Jokes

If you have any jokes and would like to share them with me, e-mail me with the subject title: Jokes. I will be happy to put them on the site and give you credit for them. Please keep the jokes rated PG-13 and about 1 paragraph or less in length.

A farmer was in a pub bragging about his pig. "That animal saved my life twice" he said. Once I fell into the river and he jumped in and dragged me to the bank. Another time my house caught on fire and he ran in and saved me, the wife and kids." The farmer passes around a picture of the miraculous animal. One of the guys notices the pig is missing a leg."Which accident did the pig lose it's leg in?" he asks. "Neither. A animal like that you don't eat all at once."


A doctor and a lawyer in two cars collided on a country road. The lawyer, seeing that the doctor was a little shaken up, helped him from the car and offered him a drink from his hip flask. The doctor accepted and handed the flask back to the lawyer, who closed it and put it away. "Aren't you going to have a drink yourself?" asked the doctor. "Sure, after the police leave," replied the lawyer.


Two lawyers walking through the woods spotted a vicious-looking bear. The first lawyer immediately opened his briefcase, pulled out a pair of sneakers and started putting them on. The second lawyer looked at him and said, "Your crazy! You'll never be able to outrun that bear!"
========================================================================
On the jokes page, why is the farmer's pig missing a leg? Answer in one to three sentences. The listing has nothing to do with this exercise.

Source excerpt -
========================================================================
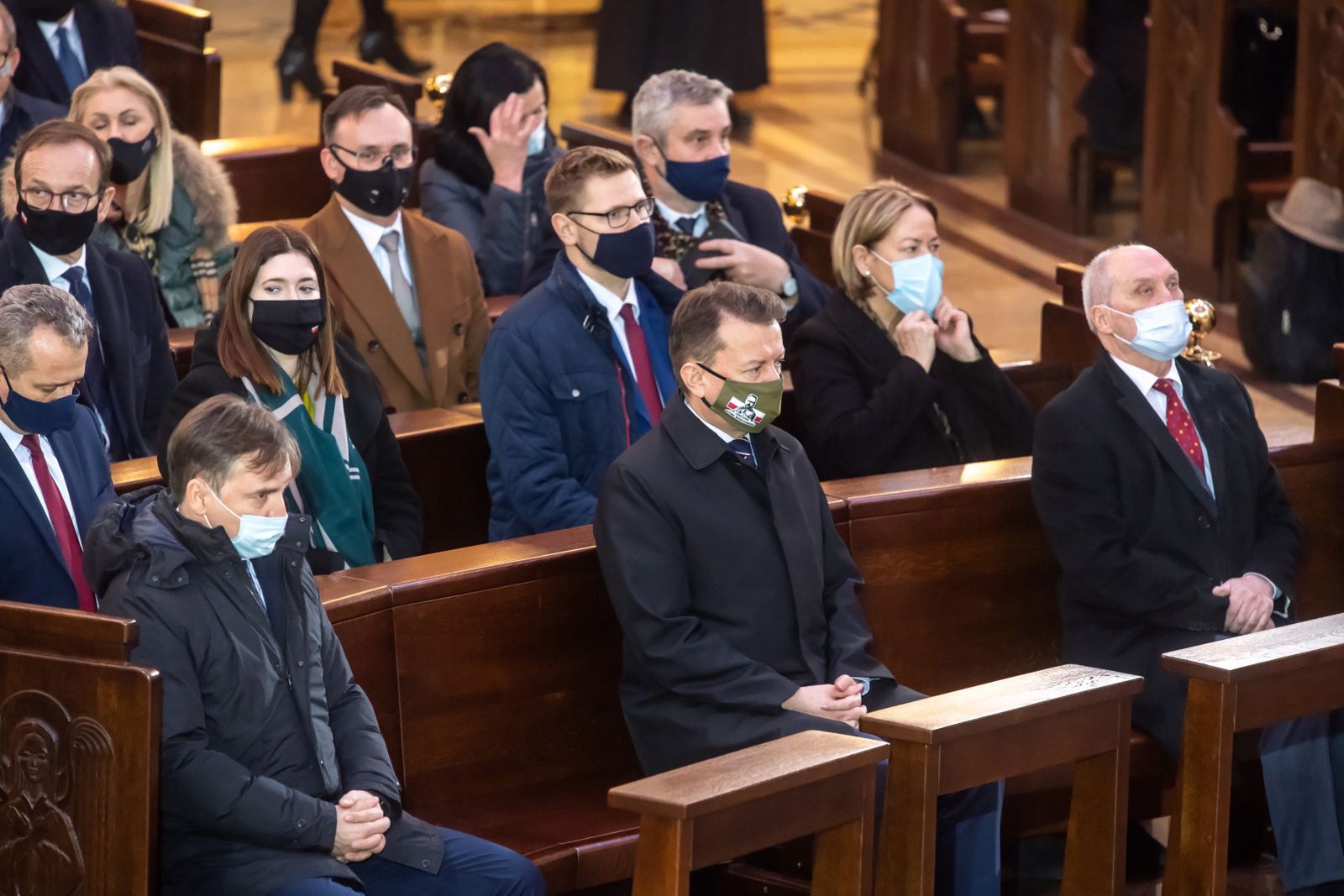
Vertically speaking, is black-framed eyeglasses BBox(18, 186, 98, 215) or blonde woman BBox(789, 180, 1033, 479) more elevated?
========================================================================
Task result - The farmer says the pig lost the leg in neither accident. His explanation is that you don't eat an animal like that all at once.